Exercise instructions:
Output the full listing word for word.
BEGIN Raw data
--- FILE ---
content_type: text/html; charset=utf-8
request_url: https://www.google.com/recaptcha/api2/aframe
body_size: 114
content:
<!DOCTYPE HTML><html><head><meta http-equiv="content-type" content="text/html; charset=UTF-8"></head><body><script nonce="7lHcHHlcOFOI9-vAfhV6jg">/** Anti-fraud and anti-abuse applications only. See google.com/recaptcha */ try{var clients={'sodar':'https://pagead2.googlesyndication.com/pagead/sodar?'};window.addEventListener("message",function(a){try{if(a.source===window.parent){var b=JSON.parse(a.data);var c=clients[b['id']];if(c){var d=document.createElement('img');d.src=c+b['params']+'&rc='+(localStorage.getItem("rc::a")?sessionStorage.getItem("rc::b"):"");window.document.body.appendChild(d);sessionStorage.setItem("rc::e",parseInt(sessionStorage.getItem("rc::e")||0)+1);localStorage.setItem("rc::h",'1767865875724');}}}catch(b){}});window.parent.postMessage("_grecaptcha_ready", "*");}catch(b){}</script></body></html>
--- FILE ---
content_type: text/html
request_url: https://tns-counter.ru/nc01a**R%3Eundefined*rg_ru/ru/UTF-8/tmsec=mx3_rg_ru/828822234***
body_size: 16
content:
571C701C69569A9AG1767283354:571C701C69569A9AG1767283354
END Raw data
Output for this exercise:
--- FILE ---
content_type: text/html; charset=utf-8
request_url: https://www.google.com/recaptcha/api2/aframe
body_size: 114
content:
<!DOCTYPE HTML><html><head><meta http-equiv="content-type" content="text/html; charset=UTF-8"></head><body><script nonce="7lHcHHlcOFOI9-vAfhV6jg">/** Anti-fraud and anti-abuse applications only. See google.com/recaptcha */ try{var clients={'sodar':'https://pagead2.googlesyndication.com/pagead/sodar?'};window.addEventListener("message",function(a){try{if(a.source===window.parent){var b=JSON.parse(a.data);var c=clients[b['id']];if(c){var d=document.createElement('img');d.src=c+b['params']+'&rc='+(localStorage.getItem("rc::a")?sessionStorage.getItem("rc::b"):"");window.document.body.appendChild(d);sessionStorage.setItem("rc::e",parseInt(sessionStorage.getItem("rc::e")||0)+1);localStorage.setItem("rc::h",'1767865875724');}}}catch(b){}});window.parent.postMessage("_grecaptcha_ready", "*");}catch(b){}</script></body></html>
--- FILE ---
content_type: text/html
request_url: https://tns-counter.ru/nc01a**R%3Eundefined*rg_ru/ru/UTF-8/tmsec=mx3_rg_ru/828822234***
body_size: 16
content:
571C701C69569A9AG1767283354:571C701C69569A9AG1767283354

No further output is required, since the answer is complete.